Text shown:
Depending on the sensor setups, applications, and target environments, the aforementioned datasets are used for various VSLAM methods. These datasets mainly contain the intrinsic and extrinsic parameters of the cameras and GT. Table I and Figure 3 summarize the characteristics of the datasets and present some instances of each dataset.

Semantic Level

Robots require semantic information to understand the surrounding scene and make better decisions. In many recent VSLAM works, adding semantic-level information to geometry-based data has outperformed purely geometric methods, enabling them to provide conceptual knowledge of the environment. In this regard, pre-trained object recognition modules can incorporate semantic information into VSLAM models. One of the latest methods is the use of CNNs in VSLAM applications. Generally, semantic VSLAM methods consist of the following four main components:

Tracking Module: It uses 2D feature points extracted from consecutive video frames to estimate camera poses and build 3D map points. The computation of camera poses and the construction of 3D map points establish the baseline for localization and mapping processes;
Local Mapping Module: By processing two consecutive video frames, a new 3D map point is created, which is used alongside the BA module to improve camera poses;
Loop Module: By comparing keyframes with extracted visual features and assessing their similarities, it further adjusts camera poses and optimizes the constructed map;
Non-Rigid Context Culling (NRCC): The main goal of using NRCC is to filter out temporal targets from video frames to reduce their adverse impact on localization and mapping stages. It primarily involves a segmentation process to separate various unstable instances in frames, such as people. Since NRCC can reduce the number of feature points to be processed, it simplifies the computational part and achieves more robust performance.

Your tasks:
1) In the semantic VSLAM text, what is the main goal of Non-Rigid Context Culling?
2) Reproduce the semantic VSLAM text word for word, from "Depending on the" up to and including "of each dataset.".

Dataset extract:
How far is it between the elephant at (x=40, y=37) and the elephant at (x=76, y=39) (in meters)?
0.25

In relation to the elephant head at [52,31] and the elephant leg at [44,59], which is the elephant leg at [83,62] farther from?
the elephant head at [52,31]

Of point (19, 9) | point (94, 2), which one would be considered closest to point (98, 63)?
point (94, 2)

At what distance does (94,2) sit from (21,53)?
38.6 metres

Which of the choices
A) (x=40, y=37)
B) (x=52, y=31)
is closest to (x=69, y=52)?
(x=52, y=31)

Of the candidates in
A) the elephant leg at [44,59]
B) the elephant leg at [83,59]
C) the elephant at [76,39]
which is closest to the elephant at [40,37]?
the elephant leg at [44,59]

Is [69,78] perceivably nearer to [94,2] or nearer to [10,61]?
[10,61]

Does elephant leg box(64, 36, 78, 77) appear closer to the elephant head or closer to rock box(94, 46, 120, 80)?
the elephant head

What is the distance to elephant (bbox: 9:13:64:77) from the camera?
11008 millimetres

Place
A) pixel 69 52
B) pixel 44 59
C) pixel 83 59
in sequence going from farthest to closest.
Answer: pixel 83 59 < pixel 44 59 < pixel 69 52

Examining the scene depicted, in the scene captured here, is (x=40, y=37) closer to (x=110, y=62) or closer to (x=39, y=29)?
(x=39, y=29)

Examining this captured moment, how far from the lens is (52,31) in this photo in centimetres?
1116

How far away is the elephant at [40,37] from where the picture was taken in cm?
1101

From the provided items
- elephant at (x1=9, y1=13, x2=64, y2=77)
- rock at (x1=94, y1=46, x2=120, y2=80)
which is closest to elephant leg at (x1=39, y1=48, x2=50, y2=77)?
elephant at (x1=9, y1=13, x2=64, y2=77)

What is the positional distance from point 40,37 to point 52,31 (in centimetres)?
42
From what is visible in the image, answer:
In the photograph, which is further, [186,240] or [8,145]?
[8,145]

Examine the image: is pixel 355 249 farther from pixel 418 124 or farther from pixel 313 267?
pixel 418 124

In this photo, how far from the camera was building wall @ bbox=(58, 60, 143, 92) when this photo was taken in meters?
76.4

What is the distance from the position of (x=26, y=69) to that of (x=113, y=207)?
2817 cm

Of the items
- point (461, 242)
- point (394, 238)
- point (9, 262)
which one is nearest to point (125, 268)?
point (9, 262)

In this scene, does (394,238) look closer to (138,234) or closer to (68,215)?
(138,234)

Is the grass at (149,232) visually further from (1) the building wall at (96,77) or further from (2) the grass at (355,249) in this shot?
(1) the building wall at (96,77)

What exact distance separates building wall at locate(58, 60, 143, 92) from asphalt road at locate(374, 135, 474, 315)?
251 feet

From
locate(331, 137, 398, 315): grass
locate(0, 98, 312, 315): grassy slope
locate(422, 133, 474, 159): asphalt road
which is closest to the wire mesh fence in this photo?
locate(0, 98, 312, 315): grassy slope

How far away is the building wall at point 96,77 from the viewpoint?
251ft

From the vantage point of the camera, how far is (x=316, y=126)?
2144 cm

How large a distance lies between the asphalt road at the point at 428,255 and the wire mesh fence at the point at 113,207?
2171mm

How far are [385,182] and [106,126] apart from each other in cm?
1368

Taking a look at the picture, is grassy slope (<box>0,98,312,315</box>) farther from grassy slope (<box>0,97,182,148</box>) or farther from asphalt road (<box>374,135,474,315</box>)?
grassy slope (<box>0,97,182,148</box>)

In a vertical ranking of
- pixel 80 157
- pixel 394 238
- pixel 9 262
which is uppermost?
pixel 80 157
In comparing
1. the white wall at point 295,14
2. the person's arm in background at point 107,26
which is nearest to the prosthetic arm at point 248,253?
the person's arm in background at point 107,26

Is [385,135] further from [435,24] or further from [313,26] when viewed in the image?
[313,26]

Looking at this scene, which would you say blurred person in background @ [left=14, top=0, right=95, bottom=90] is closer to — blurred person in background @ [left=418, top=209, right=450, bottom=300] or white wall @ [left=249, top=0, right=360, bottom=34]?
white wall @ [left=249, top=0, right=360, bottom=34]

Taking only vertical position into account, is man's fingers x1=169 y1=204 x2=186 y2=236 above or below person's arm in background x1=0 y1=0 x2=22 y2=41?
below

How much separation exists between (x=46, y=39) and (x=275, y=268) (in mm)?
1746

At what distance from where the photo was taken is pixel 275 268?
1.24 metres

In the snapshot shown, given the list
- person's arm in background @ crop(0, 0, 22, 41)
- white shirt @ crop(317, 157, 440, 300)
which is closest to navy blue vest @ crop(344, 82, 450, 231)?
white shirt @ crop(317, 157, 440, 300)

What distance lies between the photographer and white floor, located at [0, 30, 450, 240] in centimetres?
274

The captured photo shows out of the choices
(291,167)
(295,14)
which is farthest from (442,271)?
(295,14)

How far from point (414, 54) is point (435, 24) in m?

Task-by-task answers:
1) Its main goal is to filter out temporal targets from video frames to reduce their adverse impact on the localization and mapping stages.

2)
Depending on the sensor setups, applications, and target environments, the aforementioned datasets are used for various VSLAM methods. These datasets mainly contain the intrinsic and extrinsic parameters of the cameras and GT. Table I and Figure 3 summarize the characteristics of the datasets and present some instances of each dataset.